▶ [What to produce]: Please continue the interview transcript about building startups in the India-US corridor from the point where it stops.

--- Document section Enclosed Below ---

LinkedIn has become such a big channel to get your leads and everything, or get people on the ground and do events and everything, right? That model, I think, by reducing the cost of building and focusing on distribution, I feel is the model that will win out.

Siddhartha Ahluwalia 01:05:46
Yeah, I think, especially in today’s world event, if you are able to build a unique positioning for yourself in an event, that works out very well.

Viral Bajaria 01:05:54
And we did it. We did it years ago. We did it 10 years ago, where we positioned ourselves way bigger than we were at events.

And you can do a lot of things at events and make an experience for your customers. But you know what happened is that before, to build was hard, and so you had to spend a lot of money to build it. Now your build can be easier.

It can happen in a lot less capital. But then you focus on the distribution side. And I think as in this corridor, what will happen is people will not need to raise 100 million to scale up.

I think you can get to things quicker and probably change that cycle that was going on in general. So I feel like there is a… I am still bullish in that corridor.

I think a lot of good companies will come out of this thing. Now, I don’t know. I think people ask these questions like, hey, will the LLM, like foundational models come out of India?

Will this come out of India? And because people do these comparisons, I mean, sometimes comparisons are not the right thing. I think it will eventually happen.

We are going through that phase where we are getting into the phase of creation now. And then you will get into what I call is innovation.

Siddhartha Ahluwalia 01:07:08
Yeah.
I think that creation happened at scale and exits will happen at scale then.

Viral Bajaria 01:07:11
Yeah. Well, first is creation, exits for those creations. People get more hungry.

They will then invest in innovation. Then you will see all those innovation, like innovative things, like whether it is deep tech, whether it is like all these, all those things will happen eventually. But you have to get on a journey.

You can’t jump. Right. I think everybody wants to jump.

Siddhartha Ahluwalia 01:07:28
And last is, you know, just for us, why did you invest in NEON?

Viral Bajaria 01:07:33
Because I like you. Again, I will go back to my thesis. So there are two things, two learnings I had, right.

One was wanted to be in the India-US corridor. That was one thing that I always wanted. So when we met in your thesis, that was great.

--- End of Enclosed Document section ---
--- Exercise data Enclosed Below ---

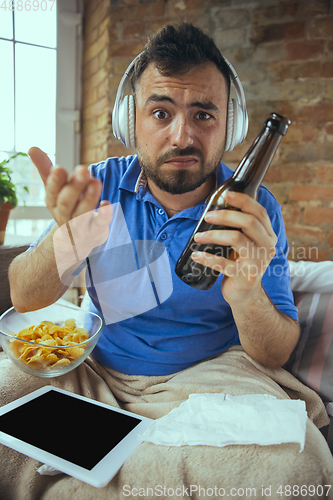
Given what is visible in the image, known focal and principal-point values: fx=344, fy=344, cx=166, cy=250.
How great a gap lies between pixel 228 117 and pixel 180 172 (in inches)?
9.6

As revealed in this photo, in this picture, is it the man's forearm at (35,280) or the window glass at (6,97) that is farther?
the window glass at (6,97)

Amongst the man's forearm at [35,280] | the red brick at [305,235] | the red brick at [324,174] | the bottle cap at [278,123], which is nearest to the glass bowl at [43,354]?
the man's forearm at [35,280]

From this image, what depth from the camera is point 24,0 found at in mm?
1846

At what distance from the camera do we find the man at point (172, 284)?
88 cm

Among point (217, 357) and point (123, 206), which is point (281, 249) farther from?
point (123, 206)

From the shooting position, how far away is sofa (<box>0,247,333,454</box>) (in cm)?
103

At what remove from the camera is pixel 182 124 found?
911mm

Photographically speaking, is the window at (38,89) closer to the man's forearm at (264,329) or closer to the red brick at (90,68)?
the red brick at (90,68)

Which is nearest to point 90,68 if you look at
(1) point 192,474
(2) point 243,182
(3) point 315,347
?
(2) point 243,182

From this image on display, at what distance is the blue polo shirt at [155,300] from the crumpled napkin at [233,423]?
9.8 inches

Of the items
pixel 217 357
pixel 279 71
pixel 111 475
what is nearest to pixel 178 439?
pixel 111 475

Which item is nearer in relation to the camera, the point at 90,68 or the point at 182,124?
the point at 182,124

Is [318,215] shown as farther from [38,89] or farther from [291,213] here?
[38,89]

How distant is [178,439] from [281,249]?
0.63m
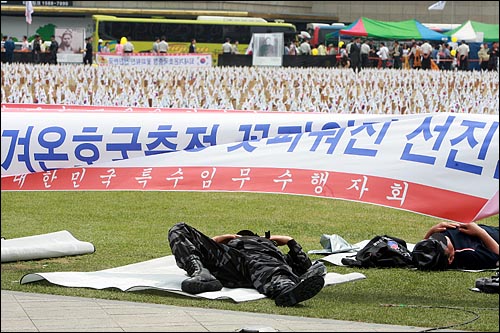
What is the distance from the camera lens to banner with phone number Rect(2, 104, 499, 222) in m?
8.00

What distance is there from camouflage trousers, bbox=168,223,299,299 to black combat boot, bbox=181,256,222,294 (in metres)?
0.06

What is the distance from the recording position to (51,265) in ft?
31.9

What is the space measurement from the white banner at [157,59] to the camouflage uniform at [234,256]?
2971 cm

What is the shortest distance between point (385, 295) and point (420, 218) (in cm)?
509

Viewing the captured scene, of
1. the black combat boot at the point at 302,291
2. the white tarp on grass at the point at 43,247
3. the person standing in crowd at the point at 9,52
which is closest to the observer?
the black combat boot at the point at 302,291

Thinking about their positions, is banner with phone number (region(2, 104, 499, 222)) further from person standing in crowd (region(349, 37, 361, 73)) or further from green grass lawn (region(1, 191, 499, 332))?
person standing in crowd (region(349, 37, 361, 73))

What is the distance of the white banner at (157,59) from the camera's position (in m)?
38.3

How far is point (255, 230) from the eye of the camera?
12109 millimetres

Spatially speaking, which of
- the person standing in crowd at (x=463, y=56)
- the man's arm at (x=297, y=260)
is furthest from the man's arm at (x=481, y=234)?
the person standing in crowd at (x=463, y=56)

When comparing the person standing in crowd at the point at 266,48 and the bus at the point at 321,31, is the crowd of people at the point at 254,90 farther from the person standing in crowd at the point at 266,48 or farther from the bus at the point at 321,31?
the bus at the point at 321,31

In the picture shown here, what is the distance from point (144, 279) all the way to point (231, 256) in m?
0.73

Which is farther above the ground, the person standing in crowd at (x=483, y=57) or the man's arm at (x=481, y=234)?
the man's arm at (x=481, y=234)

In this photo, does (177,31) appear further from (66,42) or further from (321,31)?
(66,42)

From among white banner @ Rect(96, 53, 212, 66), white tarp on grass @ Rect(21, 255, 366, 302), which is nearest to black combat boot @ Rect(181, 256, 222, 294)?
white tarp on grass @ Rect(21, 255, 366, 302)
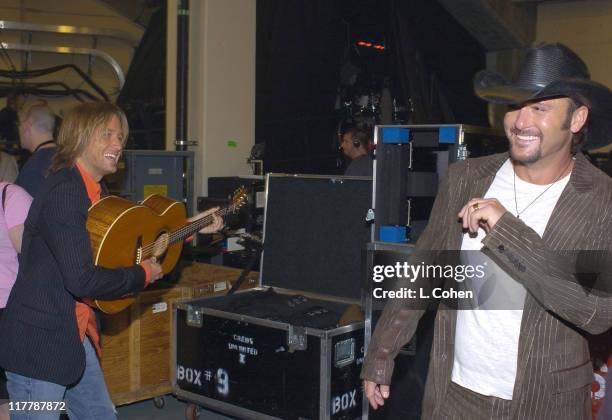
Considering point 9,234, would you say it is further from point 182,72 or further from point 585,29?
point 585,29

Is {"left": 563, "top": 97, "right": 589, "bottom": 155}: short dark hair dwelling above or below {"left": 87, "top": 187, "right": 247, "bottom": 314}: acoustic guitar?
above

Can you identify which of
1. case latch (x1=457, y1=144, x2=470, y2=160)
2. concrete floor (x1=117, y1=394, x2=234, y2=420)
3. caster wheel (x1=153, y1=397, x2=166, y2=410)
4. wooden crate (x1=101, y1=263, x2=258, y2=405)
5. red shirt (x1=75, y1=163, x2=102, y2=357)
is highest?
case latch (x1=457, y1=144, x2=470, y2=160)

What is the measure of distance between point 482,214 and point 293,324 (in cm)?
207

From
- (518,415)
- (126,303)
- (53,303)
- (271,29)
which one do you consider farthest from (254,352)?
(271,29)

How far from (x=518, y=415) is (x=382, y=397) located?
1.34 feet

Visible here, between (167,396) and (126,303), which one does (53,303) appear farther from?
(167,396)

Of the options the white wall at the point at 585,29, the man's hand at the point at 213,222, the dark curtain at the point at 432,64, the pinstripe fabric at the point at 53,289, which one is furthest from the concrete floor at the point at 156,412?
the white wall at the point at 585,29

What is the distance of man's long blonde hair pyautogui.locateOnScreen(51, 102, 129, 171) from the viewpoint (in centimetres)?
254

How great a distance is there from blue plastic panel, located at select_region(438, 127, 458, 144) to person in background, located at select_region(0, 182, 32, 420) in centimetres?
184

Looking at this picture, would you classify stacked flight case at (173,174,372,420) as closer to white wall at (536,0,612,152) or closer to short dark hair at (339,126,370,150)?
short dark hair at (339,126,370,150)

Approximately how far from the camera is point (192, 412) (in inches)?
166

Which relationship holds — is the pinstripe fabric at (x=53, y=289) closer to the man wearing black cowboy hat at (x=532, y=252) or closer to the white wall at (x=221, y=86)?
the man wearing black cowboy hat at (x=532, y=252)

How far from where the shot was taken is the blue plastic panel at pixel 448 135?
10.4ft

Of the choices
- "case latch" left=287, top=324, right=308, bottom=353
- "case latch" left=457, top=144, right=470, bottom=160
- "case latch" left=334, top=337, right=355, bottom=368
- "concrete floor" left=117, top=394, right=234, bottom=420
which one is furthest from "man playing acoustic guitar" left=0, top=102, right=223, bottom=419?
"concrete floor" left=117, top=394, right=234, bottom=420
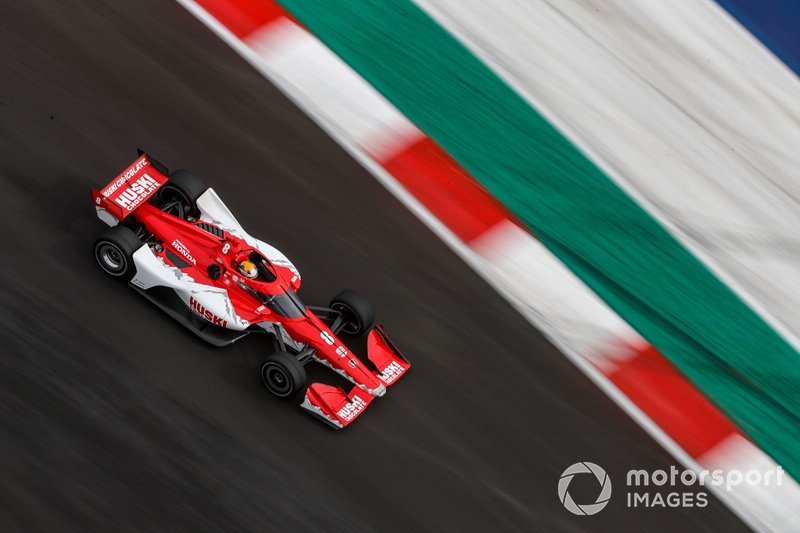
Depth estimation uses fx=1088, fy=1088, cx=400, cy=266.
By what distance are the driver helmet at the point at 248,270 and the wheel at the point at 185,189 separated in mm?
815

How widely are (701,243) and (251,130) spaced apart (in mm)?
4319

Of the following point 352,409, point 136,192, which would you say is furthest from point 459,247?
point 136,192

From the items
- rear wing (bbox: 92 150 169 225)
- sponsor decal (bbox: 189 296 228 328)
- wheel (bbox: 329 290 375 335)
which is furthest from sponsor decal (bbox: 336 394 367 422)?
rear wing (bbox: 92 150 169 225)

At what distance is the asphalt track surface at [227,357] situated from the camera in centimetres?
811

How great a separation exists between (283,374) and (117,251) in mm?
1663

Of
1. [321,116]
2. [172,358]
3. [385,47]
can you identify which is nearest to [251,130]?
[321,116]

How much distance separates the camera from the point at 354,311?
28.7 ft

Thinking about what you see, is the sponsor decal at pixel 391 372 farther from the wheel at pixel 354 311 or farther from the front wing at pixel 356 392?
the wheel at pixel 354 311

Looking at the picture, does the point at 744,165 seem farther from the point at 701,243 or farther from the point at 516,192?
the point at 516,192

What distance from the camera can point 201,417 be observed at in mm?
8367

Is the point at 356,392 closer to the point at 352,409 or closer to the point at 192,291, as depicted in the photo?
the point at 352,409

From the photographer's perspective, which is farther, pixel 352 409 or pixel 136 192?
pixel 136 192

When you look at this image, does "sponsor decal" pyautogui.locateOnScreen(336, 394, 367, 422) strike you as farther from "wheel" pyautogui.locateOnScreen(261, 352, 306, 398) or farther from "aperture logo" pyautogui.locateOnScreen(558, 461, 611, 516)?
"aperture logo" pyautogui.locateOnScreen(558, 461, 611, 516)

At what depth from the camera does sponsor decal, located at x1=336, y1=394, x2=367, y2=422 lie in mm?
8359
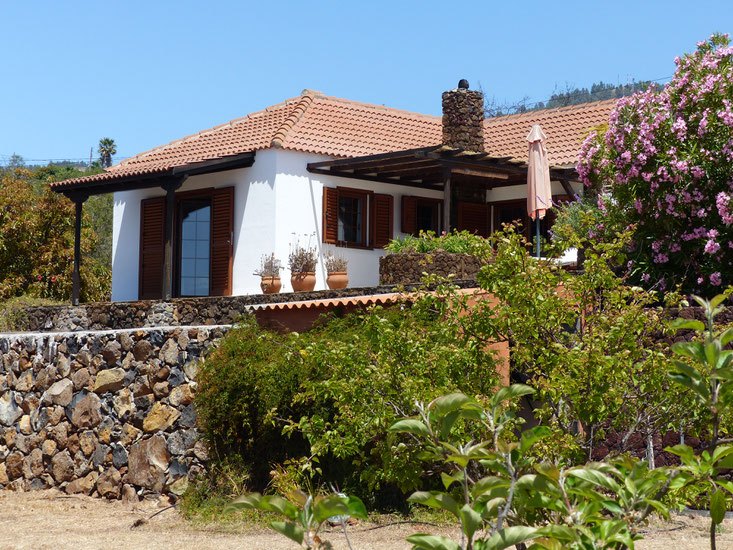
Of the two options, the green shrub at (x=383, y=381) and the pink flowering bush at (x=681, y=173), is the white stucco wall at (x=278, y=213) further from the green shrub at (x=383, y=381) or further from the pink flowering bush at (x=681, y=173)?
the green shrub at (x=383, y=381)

--- End of Enclosed Exercise data ---

▶ [Answer space]:
The second part for me is, as I said before, I had done so many bad investments. I think I can say I’m probably one of the worst angel investment pickers. I got so into like liking the founder, liking the idea, like, oh, let’s go in.

And then I feel like that discipline wasn’t there for me. And as a person who does this thing professionally, I think, I think like you have the right thesis. Let it be with you.

And in that second portion, I also realized that my money is just locked in. There is no exit for me. And until there will be an exit for the company, but at least by being in funds, you have the front seat, you have the say on a lot of things and other things.

So I feel like those are the things that’s why I invested. But yeah, I mean, I liked your distribution model too. You have a great distribution model.

This NEON for like a podcast that you have created, an audience you have created is great.

Siddhartha Ahluwalia 01:08:40
Yeah, our goal is at least for a founder by next year, if we can do, we did 15 podcasts in this trip to do 100 podcasts by the end of next year.

Viral Bajaria 01:08:48
Oh, wow. You are going to wipe podcast.

Siddhartha Ahluwalia 01:08:52
You are right. We wish for the podcast to be wiped, you know, I could replace the bad thing.

Viral Bajaria 01:09:00
That’s one thing you probably, we can’t replace it by.

Siddhartha Ahluwalia 01:09:03
We can’t replace it by. But thank you so much. Amazing to have this conversation.

Viral Bajaria 01:09:06
Thank you so much. Yeah.

Siddhartha Ahluwalia 01:09:08
Yeah. Finally, we are able to do it. I’m glad it turned out to be so good.

I learned a lot from you.

Viral Bajaria 01:09:12
No, thank you so much. I learned a lot from your podcast too.